▸ Problem statement
Once the lines below holding the string "cxense" are counted, give that number alone.

[Rendered images with source text]
"""
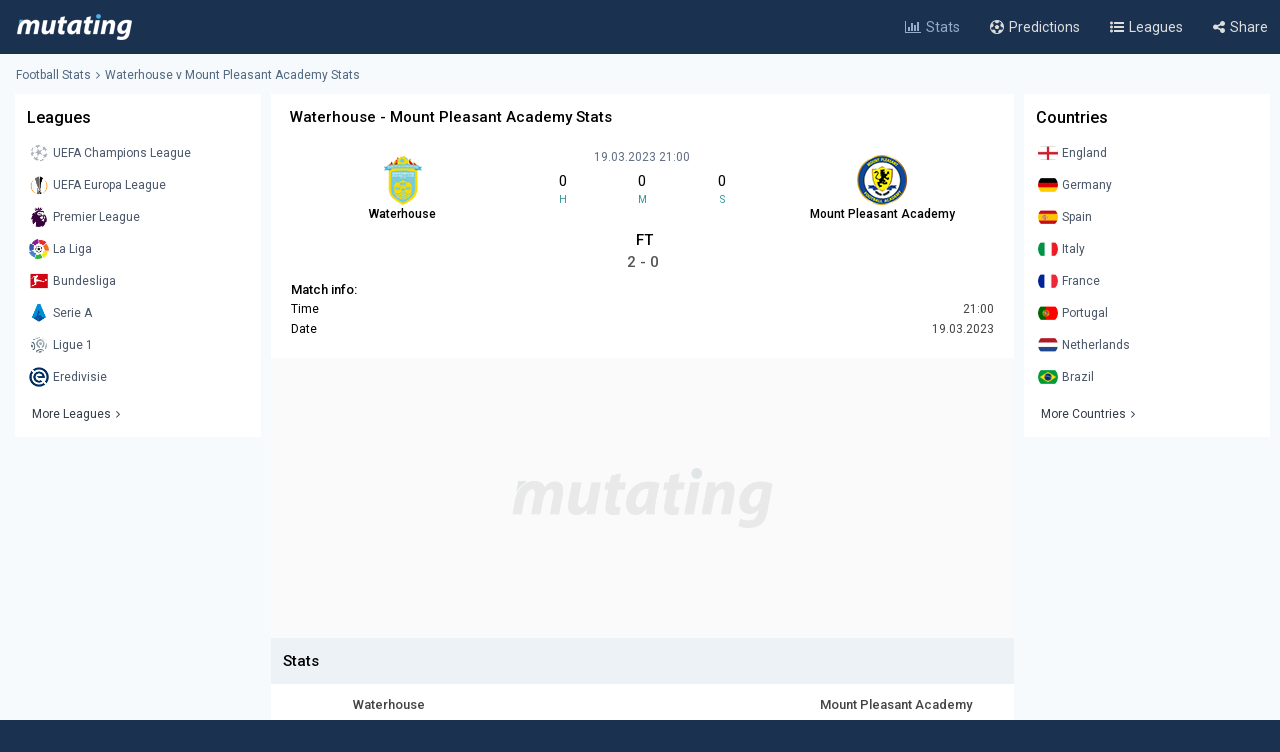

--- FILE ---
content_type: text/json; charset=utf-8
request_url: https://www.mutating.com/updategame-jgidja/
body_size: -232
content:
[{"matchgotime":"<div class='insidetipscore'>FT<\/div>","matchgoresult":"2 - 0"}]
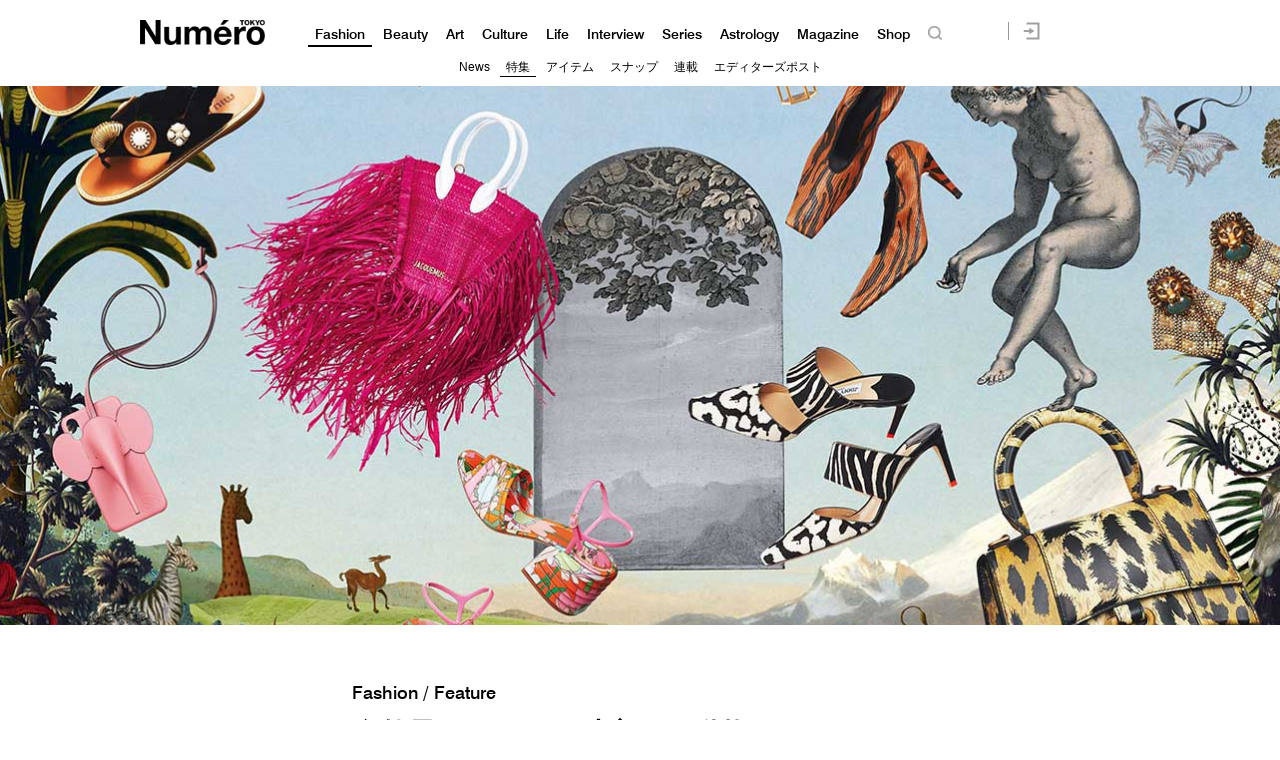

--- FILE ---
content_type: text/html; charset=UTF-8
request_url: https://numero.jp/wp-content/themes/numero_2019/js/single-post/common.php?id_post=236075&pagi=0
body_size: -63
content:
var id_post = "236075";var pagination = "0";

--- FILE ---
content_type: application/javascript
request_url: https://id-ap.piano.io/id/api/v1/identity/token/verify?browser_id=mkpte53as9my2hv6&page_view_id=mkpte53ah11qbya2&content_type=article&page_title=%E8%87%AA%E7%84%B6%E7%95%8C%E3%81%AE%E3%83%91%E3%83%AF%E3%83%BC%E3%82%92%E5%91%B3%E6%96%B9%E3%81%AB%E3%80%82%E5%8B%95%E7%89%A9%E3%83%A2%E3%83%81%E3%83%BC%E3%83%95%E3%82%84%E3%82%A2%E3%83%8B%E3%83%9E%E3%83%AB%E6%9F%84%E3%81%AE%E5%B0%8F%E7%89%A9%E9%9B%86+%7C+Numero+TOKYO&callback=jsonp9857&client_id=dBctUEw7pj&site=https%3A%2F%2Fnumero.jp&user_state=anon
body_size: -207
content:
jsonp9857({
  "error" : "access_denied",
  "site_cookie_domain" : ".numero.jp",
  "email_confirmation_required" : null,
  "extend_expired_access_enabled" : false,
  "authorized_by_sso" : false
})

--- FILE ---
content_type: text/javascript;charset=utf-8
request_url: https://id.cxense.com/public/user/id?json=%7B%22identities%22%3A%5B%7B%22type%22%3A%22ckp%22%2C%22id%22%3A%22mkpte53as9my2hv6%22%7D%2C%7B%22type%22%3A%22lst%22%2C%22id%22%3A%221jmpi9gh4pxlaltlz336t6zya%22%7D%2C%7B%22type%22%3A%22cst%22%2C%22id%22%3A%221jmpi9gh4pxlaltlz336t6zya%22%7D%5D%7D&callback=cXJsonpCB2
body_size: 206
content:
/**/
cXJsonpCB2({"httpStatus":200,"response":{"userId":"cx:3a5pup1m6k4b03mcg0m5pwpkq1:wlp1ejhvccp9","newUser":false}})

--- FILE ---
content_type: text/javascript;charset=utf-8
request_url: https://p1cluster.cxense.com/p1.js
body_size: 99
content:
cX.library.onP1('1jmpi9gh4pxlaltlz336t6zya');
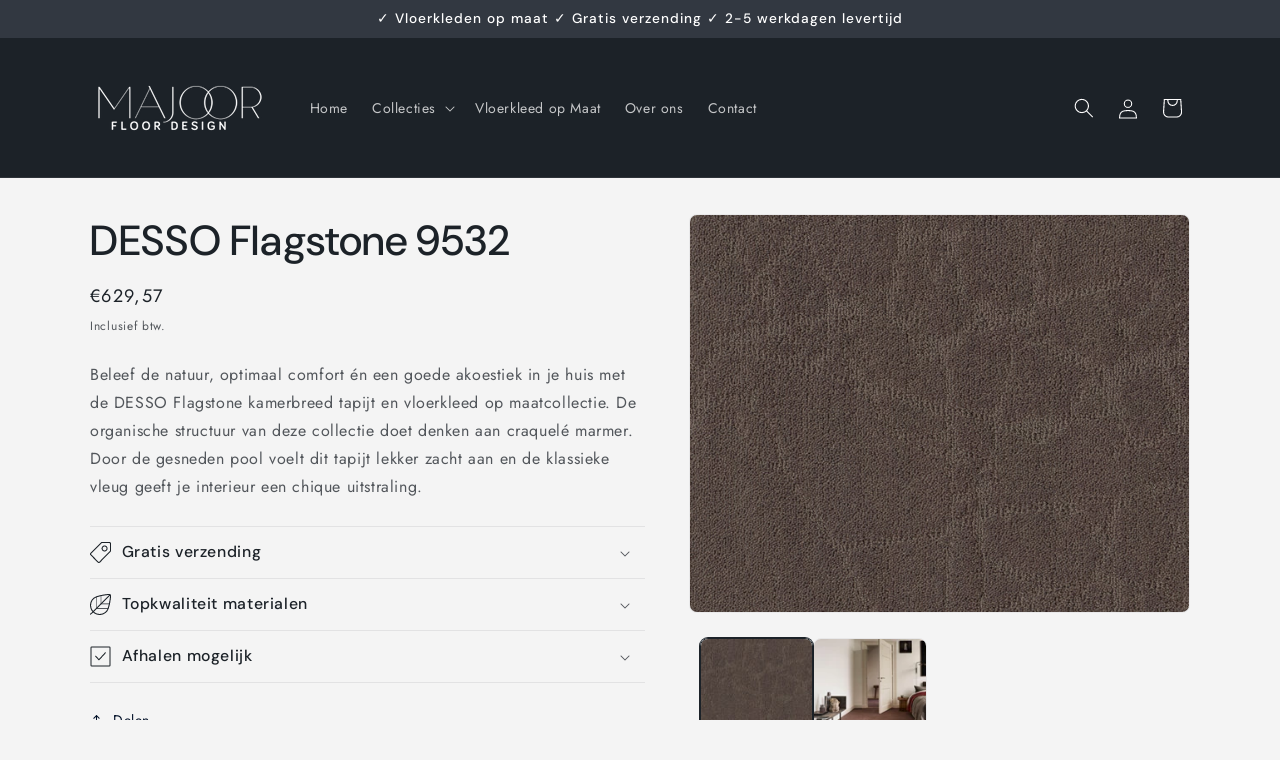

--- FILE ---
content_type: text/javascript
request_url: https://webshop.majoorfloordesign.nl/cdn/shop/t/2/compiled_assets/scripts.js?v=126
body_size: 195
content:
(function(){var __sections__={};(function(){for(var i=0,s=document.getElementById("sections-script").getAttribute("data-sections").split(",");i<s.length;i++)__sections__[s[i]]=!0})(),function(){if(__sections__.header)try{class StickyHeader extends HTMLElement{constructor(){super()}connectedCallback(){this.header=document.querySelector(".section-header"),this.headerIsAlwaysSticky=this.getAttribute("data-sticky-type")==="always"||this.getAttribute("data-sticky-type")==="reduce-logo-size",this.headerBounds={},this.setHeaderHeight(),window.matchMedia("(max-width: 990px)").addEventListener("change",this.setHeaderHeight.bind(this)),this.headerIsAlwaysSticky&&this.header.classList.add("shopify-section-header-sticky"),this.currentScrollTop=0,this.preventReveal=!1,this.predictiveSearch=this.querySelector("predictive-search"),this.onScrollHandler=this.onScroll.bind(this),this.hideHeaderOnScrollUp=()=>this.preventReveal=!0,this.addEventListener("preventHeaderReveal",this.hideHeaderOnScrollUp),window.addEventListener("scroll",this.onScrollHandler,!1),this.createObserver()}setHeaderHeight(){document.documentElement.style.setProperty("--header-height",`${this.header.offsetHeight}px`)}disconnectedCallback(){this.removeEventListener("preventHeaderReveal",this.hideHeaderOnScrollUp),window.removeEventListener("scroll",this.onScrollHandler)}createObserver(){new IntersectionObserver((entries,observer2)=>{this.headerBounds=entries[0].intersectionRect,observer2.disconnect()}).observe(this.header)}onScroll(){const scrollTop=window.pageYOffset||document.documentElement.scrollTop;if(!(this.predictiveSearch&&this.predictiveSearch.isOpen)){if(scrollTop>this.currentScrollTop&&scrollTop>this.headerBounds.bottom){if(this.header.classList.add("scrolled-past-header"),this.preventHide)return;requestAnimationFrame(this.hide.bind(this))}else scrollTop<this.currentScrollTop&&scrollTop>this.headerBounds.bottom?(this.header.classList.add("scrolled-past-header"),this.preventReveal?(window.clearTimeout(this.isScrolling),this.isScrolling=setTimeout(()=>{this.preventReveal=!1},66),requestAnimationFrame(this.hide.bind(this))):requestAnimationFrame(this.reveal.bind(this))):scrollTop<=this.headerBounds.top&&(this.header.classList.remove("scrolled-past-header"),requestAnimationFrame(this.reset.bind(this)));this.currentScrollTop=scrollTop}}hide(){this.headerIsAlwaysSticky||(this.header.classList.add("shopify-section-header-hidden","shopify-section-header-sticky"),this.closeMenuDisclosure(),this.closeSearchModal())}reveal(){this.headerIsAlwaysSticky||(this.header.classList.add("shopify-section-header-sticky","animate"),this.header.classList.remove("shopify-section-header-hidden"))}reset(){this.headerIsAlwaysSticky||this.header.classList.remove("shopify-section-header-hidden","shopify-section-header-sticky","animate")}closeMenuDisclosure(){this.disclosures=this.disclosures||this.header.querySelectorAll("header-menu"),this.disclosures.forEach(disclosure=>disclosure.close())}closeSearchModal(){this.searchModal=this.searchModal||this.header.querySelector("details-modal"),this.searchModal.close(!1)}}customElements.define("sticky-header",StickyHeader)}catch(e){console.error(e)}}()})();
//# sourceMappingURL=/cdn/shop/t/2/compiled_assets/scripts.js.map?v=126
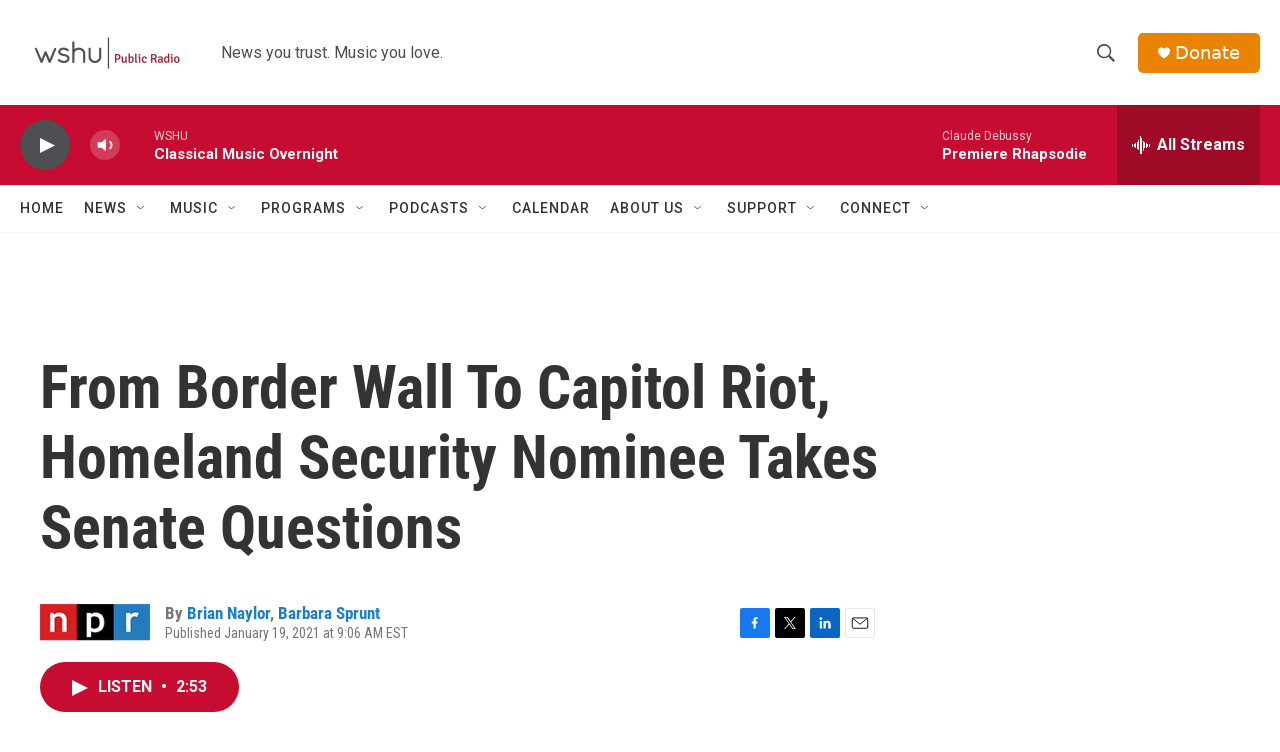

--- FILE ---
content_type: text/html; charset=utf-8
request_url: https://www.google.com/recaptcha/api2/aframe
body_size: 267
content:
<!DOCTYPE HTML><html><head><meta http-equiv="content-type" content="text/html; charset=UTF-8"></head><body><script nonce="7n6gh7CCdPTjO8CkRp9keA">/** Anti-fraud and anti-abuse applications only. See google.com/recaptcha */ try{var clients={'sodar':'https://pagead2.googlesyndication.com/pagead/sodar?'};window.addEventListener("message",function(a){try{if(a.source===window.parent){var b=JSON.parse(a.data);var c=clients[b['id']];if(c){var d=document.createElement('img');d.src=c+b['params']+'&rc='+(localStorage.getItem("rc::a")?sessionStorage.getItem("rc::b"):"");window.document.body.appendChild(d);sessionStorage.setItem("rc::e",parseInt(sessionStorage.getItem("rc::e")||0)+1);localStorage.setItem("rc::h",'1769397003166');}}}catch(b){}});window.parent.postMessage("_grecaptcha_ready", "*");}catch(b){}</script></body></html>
"""
▸ Response for this exercise
2